Poe, Edgar Allan
About the Author:
Edgar Allan Poe was born in Boston, USA on the 19th January 1809. He was, variously, a writer, poet, editor and literary critic. Poe died, under somewhat mysterious circumstances in Baltimore, USA in 1849.
AVERAGE REVIEW SCORE:
3 out of 5
The Complete Stories
A collection of all of Poe's prose fiction including classic short stories such as 'The Fall of the House of Usher', 'The Pit and the Pendulum', 'The Telltale Heart', 'The Murders in the Rue Morgue' and his only novel, 'The Narrative of Arthur Gordon Pym'.
Poe is a titan of 19th Century literature and is (albeit debatably) the most influential American writer of all time. His grasp of the macabre was second to none and, as a result, there are some truly exceptional short stories on offer here. However, it has to be admitted that just because he was a great writer, it doesn't mean that everything he wrote was great.
What's good here is truly brilliant, with Poe's cunning prose doing an amazing job of not only setting the tone of his stories but also getting you invested in feelings of the characters. Nowhere is this more apparent than in 'The Narrative of Arthur Gordon Pym', which sees the titular character stow away on a ship going to sea, face ruthless mutineers, survive being cast adrift and, eventually, journeying farther into the Antarctic than any explorer before him. Having read this epic adventure story, it came as no surprise to me to then learn that it was considered one of the primary influences on the great Jules Verne's scientific romances.
Of course it is Poe's horror stories that he's most famous for and having them all collected here allows you to see the deep trauma that his young (cousin-) wife's death left on his psyche, with numerous stories tackling the concepts of recently departed loved ones, not to mention a seeming morbid fascination with the idea of premature burial.
Also here we have 'The Murders in the Rue Morgue', the story with which Poe created the detective mystery genre as we know it, paving the way for the likes of Arthur Conan Doyle and Agatha Christie. If you've never read this story and don't know 'whodunnit', then I recommend seeking it out just for the way the story seems to subvert a genre that it only just invented. Seriously, it's bonkers.
As I've said though, not everything here is gold.
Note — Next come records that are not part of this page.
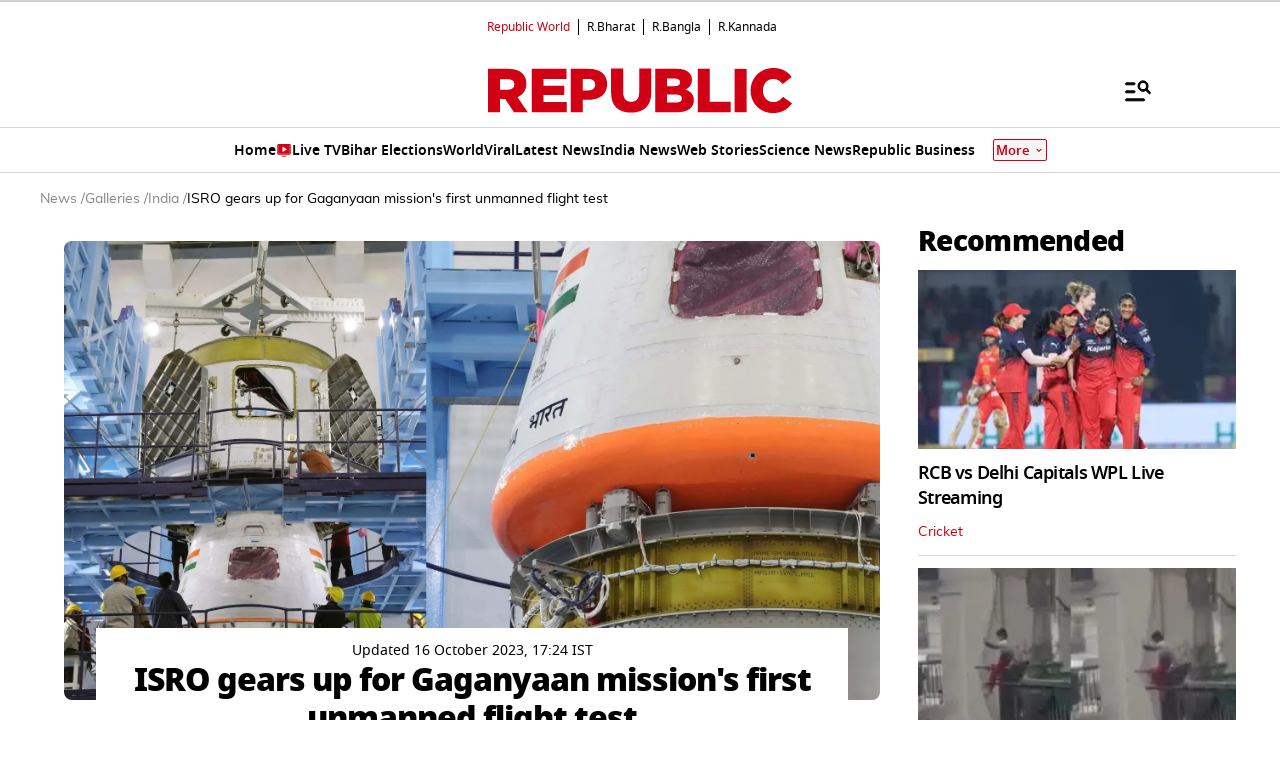

--- FILE ---
content_type: text/html; charset=utf-8
request_url: https://www.google.com/recaptcha/api2/aframe
body_size: 151
content:
<!DOCTYPE HTML><html><head><meta http-equiv="content-type" content="text/html; charset=UTF-8"></head><body><script nonce="-byhXe3wtOjvBn7KcrqS9g">/** Anti-fraud and anti-abuse applications only. See google.com/recaptcha */ try{var clients={'sodar':'https://pagead2.googlesyndication.com/pagead/sodar?'};window.addEventListener("message",function(a){try{if(a.source===window.parent){var b=JSON.parse(a.data);var c=clients[b['id']];if(c){var d=document.createElement('img');d.src=c+b['params']+'&rc='+(localStorage.getItem("rc::a")?sessionStorage.getItem("rc::b"):"");window.document.body.appendChild(d);sessionStorage.setItem("rc::e",parseInt(sessionStorage.getItem("rc::e")||0)+1);localStorage.setItem("rc::h",'1769260703502');}}}catch(b){}});window.parent.postMessage("_grecaptcha_ready", "*");}catch(b){}</script></body></html>

--- FILE ---
content_type: application/javascript; charset=utf-8
request_url: https://fundingchoicesmessages.google.com/f/AGSKWxXSbRuFHY0PjPaygwgfJ0st7Pmuk0J4k1_bOcwNqXGGpHP-OtKMSOpZzJK_dKTn_Mar-MUEwIlmIujaiVNSfJvLsrkUk2yCN8Pdeadho6hMI42MyCZOSG94VlFm0nqFNJMS63uqSLoU4icvAceCQC5hTgfJXBUNSjGdpwJww218DBtiRx4FzpuORflO/_/lotto_ad_/ad-hug./ad_counter_/ad_servlet./pubad.
body_size: -1288
content:
window['4c584f69-dd21-4f84-addd-fc2715c19000'] = true;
In fact there are various pieces of writing here which I found incredibly tedious. Many of these were Poe's satirical diatribes which, whilst perhaps witty at the time, come across now as positively bitchy. Okay Edgar, we get it; you don't like the editor of that rival magazine!
I would say in conclusion then, that this is definitely not the best way to experience Poe's work if, like me, it was his 'speculative fiction' which interests you. Or, at least, I wouldn't recommend reading it from cover to cover as I did; there's just too much tedium between the moments of undeniable genius. Maybe either pick up a collection just of his better stories or keep this on a shelf and dip into it from time to time (avoiding the pitfalls).